The best technique I have found requires just a few common items from around the house; a plastic baggie, a paper towel and some water. Just use enough water to get the towel damp but not soggy. Place a few ‘test’ seeds onto the paper towel and then fold it over so the seeds are covered on both sides. I usually place ten test seeds on the towel. Next place the seed into a baggie and seal it. You can place your ‘germination chamber’ anywhere where the temps are warm but also where it will be out of direct sunlight. Then, just wait a few days, check every 24 hours to see if germination is occurring. Seeds like spinach, lettuce and radish will germinate very rapidly, say in a few days at most. Other seeds like tomatoes or pepper will take a week or longer.

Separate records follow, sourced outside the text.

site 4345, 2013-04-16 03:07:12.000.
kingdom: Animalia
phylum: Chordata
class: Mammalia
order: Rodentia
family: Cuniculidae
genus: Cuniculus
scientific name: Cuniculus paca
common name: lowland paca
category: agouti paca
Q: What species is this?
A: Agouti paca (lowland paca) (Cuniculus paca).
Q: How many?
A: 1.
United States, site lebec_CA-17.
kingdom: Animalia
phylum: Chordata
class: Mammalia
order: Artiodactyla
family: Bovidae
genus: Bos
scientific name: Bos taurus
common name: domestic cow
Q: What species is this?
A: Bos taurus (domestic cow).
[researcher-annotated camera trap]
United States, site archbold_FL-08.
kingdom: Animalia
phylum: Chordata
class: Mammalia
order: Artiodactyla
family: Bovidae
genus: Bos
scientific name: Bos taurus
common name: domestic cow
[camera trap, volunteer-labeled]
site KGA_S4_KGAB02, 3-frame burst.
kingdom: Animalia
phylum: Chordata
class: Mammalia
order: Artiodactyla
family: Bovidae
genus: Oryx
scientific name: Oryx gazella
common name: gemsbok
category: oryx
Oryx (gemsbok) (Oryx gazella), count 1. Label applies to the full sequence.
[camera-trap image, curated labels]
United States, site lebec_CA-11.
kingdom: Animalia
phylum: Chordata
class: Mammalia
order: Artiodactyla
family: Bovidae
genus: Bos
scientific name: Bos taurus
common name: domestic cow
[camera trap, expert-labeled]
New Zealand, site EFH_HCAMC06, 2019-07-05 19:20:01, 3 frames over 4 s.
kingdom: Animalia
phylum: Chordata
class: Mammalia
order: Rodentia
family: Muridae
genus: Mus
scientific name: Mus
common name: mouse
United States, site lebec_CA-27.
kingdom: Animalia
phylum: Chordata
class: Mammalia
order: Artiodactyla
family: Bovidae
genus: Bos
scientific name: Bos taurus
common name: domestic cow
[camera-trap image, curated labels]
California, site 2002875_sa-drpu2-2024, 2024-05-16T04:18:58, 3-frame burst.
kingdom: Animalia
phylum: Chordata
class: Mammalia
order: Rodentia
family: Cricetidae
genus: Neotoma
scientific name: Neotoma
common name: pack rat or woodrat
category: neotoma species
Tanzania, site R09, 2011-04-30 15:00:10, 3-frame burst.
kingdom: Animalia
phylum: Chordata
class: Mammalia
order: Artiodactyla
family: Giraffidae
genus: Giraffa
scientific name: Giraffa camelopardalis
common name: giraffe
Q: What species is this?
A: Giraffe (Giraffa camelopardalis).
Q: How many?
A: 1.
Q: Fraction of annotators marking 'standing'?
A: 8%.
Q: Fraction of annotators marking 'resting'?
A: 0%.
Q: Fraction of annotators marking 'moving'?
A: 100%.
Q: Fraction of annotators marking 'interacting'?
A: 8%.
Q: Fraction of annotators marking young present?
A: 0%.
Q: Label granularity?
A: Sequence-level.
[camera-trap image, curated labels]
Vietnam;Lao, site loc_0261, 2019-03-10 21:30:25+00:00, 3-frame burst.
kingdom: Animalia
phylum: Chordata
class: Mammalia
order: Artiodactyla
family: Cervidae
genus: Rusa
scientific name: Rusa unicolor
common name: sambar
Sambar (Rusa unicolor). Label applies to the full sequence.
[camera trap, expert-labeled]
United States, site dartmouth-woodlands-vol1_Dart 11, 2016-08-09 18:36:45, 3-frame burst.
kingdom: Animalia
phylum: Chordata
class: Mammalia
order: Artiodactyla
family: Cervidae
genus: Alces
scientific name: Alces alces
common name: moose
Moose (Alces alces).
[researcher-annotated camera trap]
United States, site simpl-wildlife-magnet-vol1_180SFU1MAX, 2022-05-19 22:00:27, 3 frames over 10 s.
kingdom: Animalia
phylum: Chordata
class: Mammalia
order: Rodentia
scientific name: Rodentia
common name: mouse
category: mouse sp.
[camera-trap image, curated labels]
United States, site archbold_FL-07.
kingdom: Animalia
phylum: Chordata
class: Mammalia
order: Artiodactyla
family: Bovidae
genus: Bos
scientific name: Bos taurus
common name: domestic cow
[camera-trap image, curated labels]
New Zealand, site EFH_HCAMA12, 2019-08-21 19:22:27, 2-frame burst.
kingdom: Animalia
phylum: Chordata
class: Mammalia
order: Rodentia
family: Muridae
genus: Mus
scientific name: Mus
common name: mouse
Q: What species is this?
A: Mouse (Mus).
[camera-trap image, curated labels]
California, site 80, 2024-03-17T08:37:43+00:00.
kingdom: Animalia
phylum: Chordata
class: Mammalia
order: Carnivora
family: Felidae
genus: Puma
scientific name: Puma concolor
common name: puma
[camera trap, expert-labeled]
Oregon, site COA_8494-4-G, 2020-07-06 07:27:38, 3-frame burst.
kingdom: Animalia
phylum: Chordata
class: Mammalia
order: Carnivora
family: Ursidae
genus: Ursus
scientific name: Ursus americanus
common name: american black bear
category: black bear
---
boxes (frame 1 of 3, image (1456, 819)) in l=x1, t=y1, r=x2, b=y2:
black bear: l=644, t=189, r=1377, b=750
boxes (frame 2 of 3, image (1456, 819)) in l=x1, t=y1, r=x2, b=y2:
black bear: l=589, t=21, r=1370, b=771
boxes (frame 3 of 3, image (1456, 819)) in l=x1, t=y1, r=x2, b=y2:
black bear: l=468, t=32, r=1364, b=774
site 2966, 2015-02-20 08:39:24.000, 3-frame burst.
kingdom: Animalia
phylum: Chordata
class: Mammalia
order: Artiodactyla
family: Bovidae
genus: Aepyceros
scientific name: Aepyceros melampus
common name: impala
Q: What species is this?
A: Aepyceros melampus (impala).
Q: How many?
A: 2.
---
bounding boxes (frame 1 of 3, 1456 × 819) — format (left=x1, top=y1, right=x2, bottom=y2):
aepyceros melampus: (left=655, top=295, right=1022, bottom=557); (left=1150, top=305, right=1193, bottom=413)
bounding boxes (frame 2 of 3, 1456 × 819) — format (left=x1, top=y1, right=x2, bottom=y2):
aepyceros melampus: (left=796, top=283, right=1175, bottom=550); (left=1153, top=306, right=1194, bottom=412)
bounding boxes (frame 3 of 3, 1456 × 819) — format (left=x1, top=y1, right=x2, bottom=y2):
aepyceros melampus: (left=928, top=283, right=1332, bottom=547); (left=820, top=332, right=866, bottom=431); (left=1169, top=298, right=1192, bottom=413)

But, if they are viable you should see most if not all sprouting at some point. The number of seeds that germinate is important to consider. If you get less than 50% then you should think about buying some new seed packets. If it’s over 50% then you should be able to get decent crops from the balance of the packet. Now, following are some suggested storage times for common garden vegetables. It’s important to remember that some seed, for whatever reason, will not store well;

1-2 years – Corn, Onion, Parsley, Parsnips and Peppers

3-4 years – Asparagus, Beans, Peas, Beets, Cabbage, Carrots, Squash and Tomatoes

5-6 years – Cucumbers, Lettuce, Melons and Spinach

So, when you think you’re ready, get those packets out and start testing!